A trusted disaster recovery plan not only ensures credit unions that their data will be safe should a system failure occur, Federal Financial Institutions Examination Council examination guidelines require financial institutions to have one in place.
For the $96 million, Coulee Dam, Wash.-based Coulee Dam Federal Credit Union, building and testing a solid plan was a team effort between the credit union and IT-Lifeline, a Liberty Lake, Wash.-based provider of disaster recovery and testing solutions.
Prior to partnering with IT-Lifeline in 2008, Coulee Dam FCU, which runs Harland Financial Solutions’ UltraData Enterprise Core on an in-house, IBM AIX platform and a number of ancillary systems including Exchange email, file and print servers and two domain controllers, received data vaulting services from a company located thousands of miles away in Texas, said Shannon Burge, vice president of technology for Coulee Dam FCU.

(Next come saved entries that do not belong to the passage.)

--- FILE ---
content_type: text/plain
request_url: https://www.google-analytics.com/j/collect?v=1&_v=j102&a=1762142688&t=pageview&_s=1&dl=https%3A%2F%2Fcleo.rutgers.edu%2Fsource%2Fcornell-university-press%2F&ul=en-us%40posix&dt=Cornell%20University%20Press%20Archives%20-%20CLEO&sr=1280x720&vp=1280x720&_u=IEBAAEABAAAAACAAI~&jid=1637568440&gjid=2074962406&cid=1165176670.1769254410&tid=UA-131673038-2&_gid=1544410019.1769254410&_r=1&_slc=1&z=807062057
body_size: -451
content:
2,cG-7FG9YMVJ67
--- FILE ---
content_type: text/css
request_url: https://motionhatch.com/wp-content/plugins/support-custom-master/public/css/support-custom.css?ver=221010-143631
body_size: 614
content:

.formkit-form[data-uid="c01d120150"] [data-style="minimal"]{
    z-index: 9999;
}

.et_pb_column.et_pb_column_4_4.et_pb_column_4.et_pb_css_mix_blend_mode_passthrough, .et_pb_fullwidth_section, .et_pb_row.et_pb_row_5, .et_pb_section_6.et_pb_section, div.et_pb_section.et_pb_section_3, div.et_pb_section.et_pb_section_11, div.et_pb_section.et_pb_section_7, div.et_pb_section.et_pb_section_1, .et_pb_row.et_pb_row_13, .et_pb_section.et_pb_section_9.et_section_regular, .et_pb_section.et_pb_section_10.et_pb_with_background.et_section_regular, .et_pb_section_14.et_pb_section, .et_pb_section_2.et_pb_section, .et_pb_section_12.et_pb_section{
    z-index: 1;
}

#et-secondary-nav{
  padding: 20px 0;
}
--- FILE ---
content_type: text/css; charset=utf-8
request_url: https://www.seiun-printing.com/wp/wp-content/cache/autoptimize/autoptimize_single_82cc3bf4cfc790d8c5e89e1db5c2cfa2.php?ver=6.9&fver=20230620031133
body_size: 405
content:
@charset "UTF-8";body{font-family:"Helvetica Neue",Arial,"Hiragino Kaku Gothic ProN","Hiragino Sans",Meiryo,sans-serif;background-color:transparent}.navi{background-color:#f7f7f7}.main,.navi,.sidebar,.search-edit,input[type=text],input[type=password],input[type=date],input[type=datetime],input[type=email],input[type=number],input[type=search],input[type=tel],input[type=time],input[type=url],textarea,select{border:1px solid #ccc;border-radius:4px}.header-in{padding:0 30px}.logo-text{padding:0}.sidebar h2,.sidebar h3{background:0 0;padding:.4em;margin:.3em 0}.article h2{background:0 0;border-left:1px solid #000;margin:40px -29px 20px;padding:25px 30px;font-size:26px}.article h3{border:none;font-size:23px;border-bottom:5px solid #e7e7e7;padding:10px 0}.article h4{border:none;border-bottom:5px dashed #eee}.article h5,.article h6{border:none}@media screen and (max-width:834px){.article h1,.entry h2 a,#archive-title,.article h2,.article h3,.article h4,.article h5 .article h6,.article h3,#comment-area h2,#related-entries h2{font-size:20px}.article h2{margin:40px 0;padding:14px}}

“The examiners began to focus more on disaster recovery after Hurricane Katrina, and in the event of a disaster, we would have had to recover in Texas,” Burge said. “We wanted a local provider, and IT-Lifeline is only a two-hour drive from us. It’s feasible to get there, but it’s also far enough away for the weather to differ from ours.”
Newly equipped with a more ideal disaster recovery vendor, Coulee Dam FCU formed a testing plan that would be in accordance with FFIEC guidelines and guarantee system recovery within hours, Burge said.
Regulators require a written disaster recovery management plan and evidence of annual critical environment testing. Burge said while the annual test can be a mock test in which key personnel lay out a disaster scenario, discuss their next steps, and identify and address gaps, Coulee Dam FCU chose to physically recover its critical environment every year.
For each of the five annual tests Coulee Dam FCU has conducted since 2008, the credit union and IT-Lifeline set up a private cloud, into which credit union employees recovered the previous night’s backup data from its core system and three or four of its servers. Coulee Dam FCU recovers a different combination of servers in each test.
“The testing process has become much shorter over the years, and I come away from it feeling secure,” Burge said. “I know that if we had to declare a disaster, I’d be very comfortable.”
IT-Lifeline CEO Matt Gerber said Coulee Dam FCU’s process of testing its core system annually and rotating servers before each test, as opposed to testing its core system and all of its servers every year, is an example of a disaster recovery best practice.
“Credit unions need to first identify the different areas of their IT operations,” Gerber said. “The regulators do not want them to test all of their servers. They need to determine which is the most critical, test three or four of those at a time, and rotate them every year.”
The most common culprit of an IT disaster is a hardware failure. Gerber said it’s caused around 90% of the incidents he’s seen. For example, if a cluster of four servers supports 25 applications and one of the four servers dies, it may take down the other three servers and all 25 applications with it. He said disasters can also occur due to the accidental deleting of a file or folder, and, although it’s rare, an external factor such as a fire at a data center.
The biggest misstep credit unions take in the disaster planning process, Gerber said, is neglecting to conduct annual tests.
“Some will attempt to make a recovery for the first time in two years, and it will take much longer [than it would have after one year], because in that time period, systems change and people come and go,” he said. “What [IT-Lifeline] does is help financial institutions plan for, document and report annual tests so they can give the evidence to their examiner. With those documents, they’re ensuring they have a much higher probability of recovering in the event of a disaster.”
When Coulee Dam FCU conducts its next test in June, the credit union will utilize an IT-Lifeline solution with better virtual machine recovery capabilities. Eighty-five percent of Coulee Dam FCU’s environment is virtual, Gerber and Burge said. Additionally, Burge said the credit union would like to begin testing once every six months.
“We want to have that cadence, that rhythm, in our testing, so if something happens, we’re prepared,” Burge added.